Thanks to all the Forum members who offered thoughts and prayers for my little guy, Scooter. He is doing much better, but we have to keep and eye on him. Kidney's are still a little bit of an issue. It sure was an empty house with out him. 



The ride home



Resting on his favorite cushion.

Thanks again to all.


----------



## pineywoods (Jul 27, 2009)

Great news


----------



## the dude abides (Jul 27, 2009)

Glad to hear things sound better than they did.  Better keep him away from the Q and the beers for a couple of weeks.


----------



## werdwolf (Jul 27, 2009)

Oh what a good feeling that must be.  Hope things continue to go well.  This is an awesome site for all kinds of support.

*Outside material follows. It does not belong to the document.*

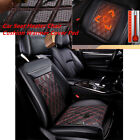12V Carbon Fiber Heated Car Seat Heater Chair Cushion Warmer Cover Pad Awesome
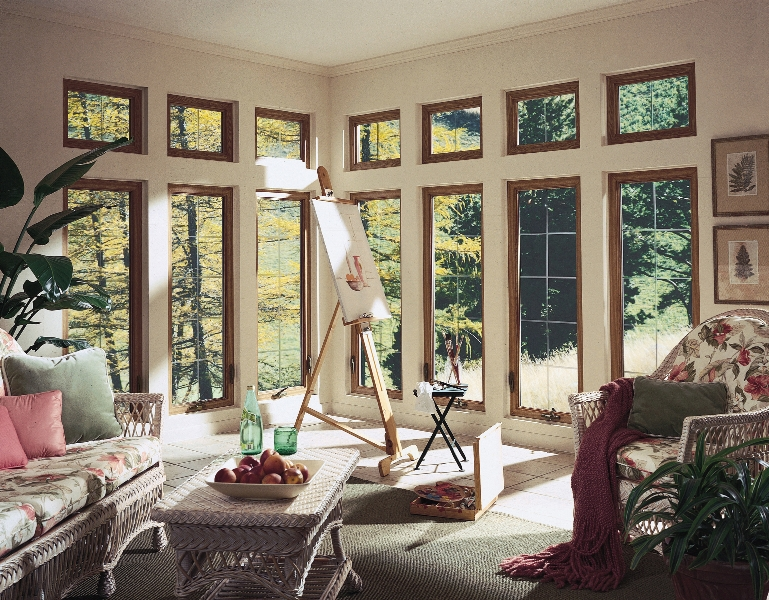 Http Www Homedesignideashq Us Review American Home Design Nashville Replacement Windows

I know when we lost our Aspen the support was welcome.


----------



## dexter (Jul 27, 2009)

I will continue to keep scooter in my prayers. Glad he's home.


----------



## bbq engineer (Jul 27, 2009)

Great news Flash!  
	

	
	
		
		



		
		
	


	





I'm pulling for the little guy!


----------



## travcoman45 (Jul 27, 2009)

Great ta hear flash!  Hope the little feller keeps it on the up swing.


----------



## garyt (Jul 27, 2009)

Glad to hear it !!!!!!!!!!!!


----------



## pignit (Jul 27, 2009)




----------



## morkdach (Jul 27, 2009)

WELCOME HOME SCOOTER.
GREAT NEWS FLASH


----------



## hemi (Jul 27, 2009)

I am sure glad to hear he came home ok..  I am a member of 
a Rottie Rescue group and I get along with dogs and animals 
a LOT better than people usually..  I am ALWAYS glad to hear
good news about them .. Go Scooter !!    Hemi..


----------



## ronp (Jul 27, 2009)

Come on Scooter, you can do it. Huray from Luckie and Jackpot!!! And Carol and me of course.


----------



## beer-b-q (Jul 27, 2009)

Great News, everyone is praying for his full recovery.


----------



## flash (Jul 27, 2009)

Thanks everybody. At the Vet's, I had to hand feed him, but tonight he ate all by himself with no assistance. 
	

	
	
		
		



		
		
	


	




 No tail wagging yet though, maybe tomorrow.


----------



## smokeamotive (Jul 27, 2009)

Good news for sure. Hope he continues his recovery. GO SCOOTER!


----------



## desertlites (Jul 28, 2009)

great news Flash.


----------



## ronp (Jul 28, 2009)

Every dog I have had loves liver sausage, Braunshwager sp?. Get him a chunk of that, might get him a waggin.


----------



## gnubee (Jul 28, 2009)

That makes my day. Thanks for the update. He is such a cutie. 

I always like ice cream when I'm feeling down. But he'd probably like a rack of baby backs.


----------



## 66galaxie (Jul 28, 2009)

Glad to hear your dog is doing better!


----------



## flash (Jul 28, 2009)

I am sure he would love some Beef Ribs right now, but afraid his diet will make a major change to a more bland one. 
	

	
	
		
		



		
		
	


	




 I need to work as much fat out of his diet as I can.


----------



## fired up (Jul 28, 2009)

That is great news! Hang in there Scooter.


----------